Lo que nunca entendió Luis Batlle fue que Perón era su primo hermano y que no podían estar peleados, decía Alberto Methol Ferré en El Uruguay como problema. La desconfianza de aquel Batlle hacia lo que encarnaba el líder argentino se continuó en los sucesivos gobiernos uruguayos hasta la llegada de José Mujica a la presidencia. Nacionalista por tradición y lector de aquellos intelectuales que cuestionaban el neobatllismo, Mujica advirtió el parentesco entre el proyecto que él encabeza y el que han esbozado los Kirchner. Tuvo que hacer malabares para disimular esa ligazón durante la campaña electoral y supo cosechar sus frutos en el destrabe del conflicto diplomático ocasionado por las plantas de celulosa.
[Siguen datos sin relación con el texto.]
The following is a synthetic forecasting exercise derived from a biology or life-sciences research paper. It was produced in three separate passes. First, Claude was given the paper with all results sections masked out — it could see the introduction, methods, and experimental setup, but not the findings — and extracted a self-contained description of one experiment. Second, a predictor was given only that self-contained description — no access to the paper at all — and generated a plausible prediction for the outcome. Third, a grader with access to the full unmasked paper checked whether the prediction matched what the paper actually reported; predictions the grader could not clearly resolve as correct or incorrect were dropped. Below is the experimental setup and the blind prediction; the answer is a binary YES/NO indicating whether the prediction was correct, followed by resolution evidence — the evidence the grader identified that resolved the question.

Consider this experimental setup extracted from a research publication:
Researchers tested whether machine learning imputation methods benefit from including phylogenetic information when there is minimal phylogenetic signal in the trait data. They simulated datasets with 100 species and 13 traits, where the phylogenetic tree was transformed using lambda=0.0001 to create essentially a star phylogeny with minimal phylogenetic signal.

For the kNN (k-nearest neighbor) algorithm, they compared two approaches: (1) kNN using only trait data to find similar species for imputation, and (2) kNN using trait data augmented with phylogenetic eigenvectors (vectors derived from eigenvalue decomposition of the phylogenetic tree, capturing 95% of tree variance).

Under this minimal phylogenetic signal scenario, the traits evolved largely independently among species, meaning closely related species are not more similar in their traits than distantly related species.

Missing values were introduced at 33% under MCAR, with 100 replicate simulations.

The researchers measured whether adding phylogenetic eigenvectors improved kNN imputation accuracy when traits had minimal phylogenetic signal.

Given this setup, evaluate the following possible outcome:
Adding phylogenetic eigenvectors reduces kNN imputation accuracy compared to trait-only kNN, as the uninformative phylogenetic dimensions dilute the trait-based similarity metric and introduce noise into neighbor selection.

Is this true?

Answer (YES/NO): YES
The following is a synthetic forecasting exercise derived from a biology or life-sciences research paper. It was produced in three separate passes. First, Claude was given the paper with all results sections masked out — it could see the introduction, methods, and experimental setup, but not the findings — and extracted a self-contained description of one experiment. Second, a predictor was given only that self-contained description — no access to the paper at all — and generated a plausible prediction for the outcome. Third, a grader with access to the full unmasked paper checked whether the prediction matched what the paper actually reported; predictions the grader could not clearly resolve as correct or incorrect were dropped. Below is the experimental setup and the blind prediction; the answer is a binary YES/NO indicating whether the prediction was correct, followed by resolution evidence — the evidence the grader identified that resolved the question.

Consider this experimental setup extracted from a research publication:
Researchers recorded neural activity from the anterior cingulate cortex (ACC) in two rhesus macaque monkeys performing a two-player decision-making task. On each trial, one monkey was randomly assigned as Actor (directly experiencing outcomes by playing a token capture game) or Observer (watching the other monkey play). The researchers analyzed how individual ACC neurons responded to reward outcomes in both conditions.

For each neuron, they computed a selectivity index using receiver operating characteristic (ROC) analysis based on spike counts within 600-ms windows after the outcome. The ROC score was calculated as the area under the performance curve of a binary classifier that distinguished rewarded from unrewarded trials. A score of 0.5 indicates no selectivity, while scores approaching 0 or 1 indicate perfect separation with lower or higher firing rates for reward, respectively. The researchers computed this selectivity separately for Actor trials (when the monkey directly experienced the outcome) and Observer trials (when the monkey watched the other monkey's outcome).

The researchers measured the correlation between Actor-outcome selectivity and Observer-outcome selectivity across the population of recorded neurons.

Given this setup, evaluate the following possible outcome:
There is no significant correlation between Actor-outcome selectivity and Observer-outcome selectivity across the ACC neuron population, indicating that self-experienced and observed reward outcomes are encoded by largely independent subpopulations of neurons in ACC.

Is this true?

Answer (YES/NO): NO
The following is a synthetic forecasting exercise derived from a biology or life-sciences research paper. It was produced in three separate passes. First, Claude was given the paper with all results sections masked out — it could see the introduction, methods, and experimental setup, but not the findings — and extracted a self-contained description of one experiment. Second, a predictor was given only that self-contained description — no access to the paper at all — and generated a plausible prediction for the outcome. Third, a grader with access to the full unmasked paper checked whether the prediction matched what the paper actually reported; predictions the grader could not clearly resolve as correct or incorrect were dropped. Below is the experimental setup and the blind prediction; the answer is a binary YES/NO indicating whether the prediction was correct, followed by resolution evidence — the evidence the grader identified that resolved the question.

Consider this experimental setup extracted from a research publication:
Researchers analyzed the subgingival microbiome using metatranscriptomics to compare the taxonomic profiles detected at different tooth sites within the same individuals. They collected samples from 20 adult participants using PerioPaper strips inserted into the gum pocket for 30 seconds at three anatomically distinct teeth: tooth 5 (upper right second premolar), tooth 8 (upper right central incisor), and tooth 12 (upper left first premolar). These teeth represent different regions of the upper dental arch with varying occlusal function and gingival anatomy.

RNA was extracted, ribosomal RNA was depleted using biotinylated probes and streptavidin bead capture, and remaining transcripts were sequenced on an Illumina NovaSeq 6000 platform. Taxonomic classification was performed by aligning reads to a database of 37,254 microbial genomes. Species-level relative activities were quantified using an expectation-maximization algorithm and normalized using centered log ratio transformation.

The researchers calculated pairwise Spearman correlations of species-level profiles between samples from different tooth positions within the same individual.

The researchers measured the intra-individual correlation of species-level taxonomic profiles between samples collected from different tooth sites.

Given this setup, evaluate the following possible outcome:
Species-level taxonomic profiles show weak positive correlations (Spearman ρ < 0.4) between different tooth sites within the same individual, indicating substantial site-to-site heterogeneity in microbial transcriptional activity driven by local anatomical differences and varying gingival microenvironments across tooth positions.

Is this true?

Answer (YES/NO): NO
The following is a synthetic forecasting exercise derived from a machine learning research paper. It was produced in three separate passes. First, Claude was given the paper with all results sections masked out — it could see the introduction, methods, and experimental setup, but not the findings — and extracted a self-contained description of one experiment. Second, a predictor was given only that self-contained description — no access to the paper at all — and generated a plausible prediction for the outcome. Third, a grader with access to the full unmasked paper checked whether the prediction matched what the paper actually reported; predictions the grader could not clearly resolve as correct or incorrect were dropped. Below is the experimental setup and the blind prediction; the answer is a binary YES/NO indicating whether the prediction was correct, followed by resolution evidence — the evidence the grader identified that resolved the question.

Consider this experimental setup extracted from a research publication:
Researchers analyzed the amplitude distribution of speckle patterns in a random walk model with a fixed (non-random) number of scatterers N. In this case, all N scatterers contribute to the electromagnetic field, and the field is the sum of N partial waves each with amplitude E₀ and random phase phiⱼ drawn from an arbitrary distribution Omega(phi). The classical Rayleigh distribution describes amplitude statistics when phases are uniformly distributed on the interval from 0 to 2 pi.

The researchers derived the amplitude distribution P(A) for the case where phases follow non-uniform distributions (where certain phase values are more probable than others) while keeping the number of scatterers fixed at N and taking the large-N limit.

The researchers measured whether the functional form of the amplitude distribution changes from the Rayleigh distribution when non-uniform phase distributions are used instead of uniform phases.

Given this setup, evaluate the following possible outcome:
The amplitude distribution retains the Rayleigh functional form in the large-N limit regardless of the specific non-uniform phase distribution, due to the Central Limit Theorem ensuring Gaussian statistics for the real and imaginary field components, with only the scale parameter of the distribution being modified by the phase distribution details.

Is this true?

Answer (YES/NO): NO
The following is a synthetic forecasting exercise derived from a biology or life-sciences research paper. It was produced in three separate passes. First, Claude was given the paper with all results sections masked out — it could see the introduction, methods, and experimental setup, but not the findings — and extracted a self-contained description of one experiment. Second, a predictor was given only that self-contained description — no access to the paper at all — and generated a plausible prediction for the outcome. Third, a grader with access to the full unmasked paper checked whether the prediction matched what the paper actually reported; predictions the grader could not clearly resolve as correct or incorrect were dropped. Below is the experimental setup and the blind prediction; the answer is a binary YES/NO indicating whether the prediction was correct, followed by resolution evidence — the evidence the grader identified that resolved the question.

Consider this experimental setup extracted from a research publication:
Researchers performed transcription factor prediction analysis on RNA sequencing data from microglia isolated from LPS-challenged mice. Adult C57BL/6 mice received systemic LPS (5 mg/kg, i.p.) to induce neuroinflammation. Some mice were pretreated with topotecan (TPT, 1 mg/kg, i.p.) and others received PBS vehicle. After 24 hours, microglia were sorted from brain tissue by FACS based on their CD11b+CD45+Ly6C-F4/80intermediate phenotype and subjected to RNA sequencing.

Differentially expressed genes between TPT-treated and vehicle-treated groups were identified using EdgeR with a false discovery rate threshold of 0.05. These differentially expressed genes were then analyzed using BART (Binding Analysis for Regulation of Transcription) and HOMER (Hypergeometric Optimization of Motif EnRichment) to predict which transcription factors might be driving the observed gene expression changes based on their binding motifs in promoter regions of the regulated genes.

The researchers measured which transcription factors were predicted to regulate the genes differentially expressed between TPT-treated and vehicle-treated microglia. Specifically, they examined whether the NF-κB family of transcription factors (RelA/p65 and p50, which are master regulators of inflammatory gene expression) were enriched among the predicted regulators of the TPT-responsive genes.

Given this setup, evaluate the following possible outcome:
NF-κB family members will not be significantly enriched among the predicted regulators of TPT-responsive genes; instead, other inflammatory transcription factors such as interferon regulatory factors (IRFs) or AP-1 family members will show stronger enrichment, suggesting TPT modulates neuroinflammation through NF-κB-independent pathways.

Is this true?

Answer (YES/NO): NO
La naturalidad con la que nuestro presidente se relaciona con las cabezas del mayor partido político argentino lo convierten en una excepción en el sistema político uruguayo. Y también podría pensarse en Néstor Kirchner como una singularidad del peronismo. Llevado a la presidencia de la mano del aparato de Duhalde, rápidamente se desmarcó por izquierda de su mentor (por ejemplo, en su acercamiento a agrupaciones defensoras de los derechos humanos). Su idea de crear un espacio político “transversal” que incluyera el radicalismo disidente y el socialismo fue visto como una maniobra preparatoria para tomar el control del Partido Justicialista, pero también iba en serio: dejó un notorio souvenir, Julio Cobos, en la vicepresidencia del país. Otra rareza: hasta que se convirtió en presidente del Partido Justicialista, Kirchner era un peronista que no mencionaba a Perón; no lo nombró, por ejemplo, en su discurso de asunción presidencial de 2003, aquel que anunciaba el retorno del Estado a su rol de impulsor del desarrollo y la justicia social. Cinco años después, la batalla política más notoria del kirchnerismo, ya en el gobierno de Cristina Fernández, lo enfrentó a las patronales agrarias, que resistían el aumento de impuestos, al tiempo que Argentina recuperaba notoriamente su economía.

Pensar que lo que puso en marcha el kirchnerismo desaparece con la figura de su líder sería desconocer la historia de los movimientos populares, pero también parece complicado que sin Néstor Kirchner esas fuerzas puedan rearticularse fácilmente. Porque aunque ha ocurrido unas cuantas veces en el Río de la Plata -¿qué es José Batlle y Ordóñez, si no?-, es infrecuente que partidos poderosos y esencialmente conservadores sean tomados por su “ala progresista”. Mujica seguramente esté entre los primeros en evaluar lo que significa la muerte de Kirchner para la familia regional.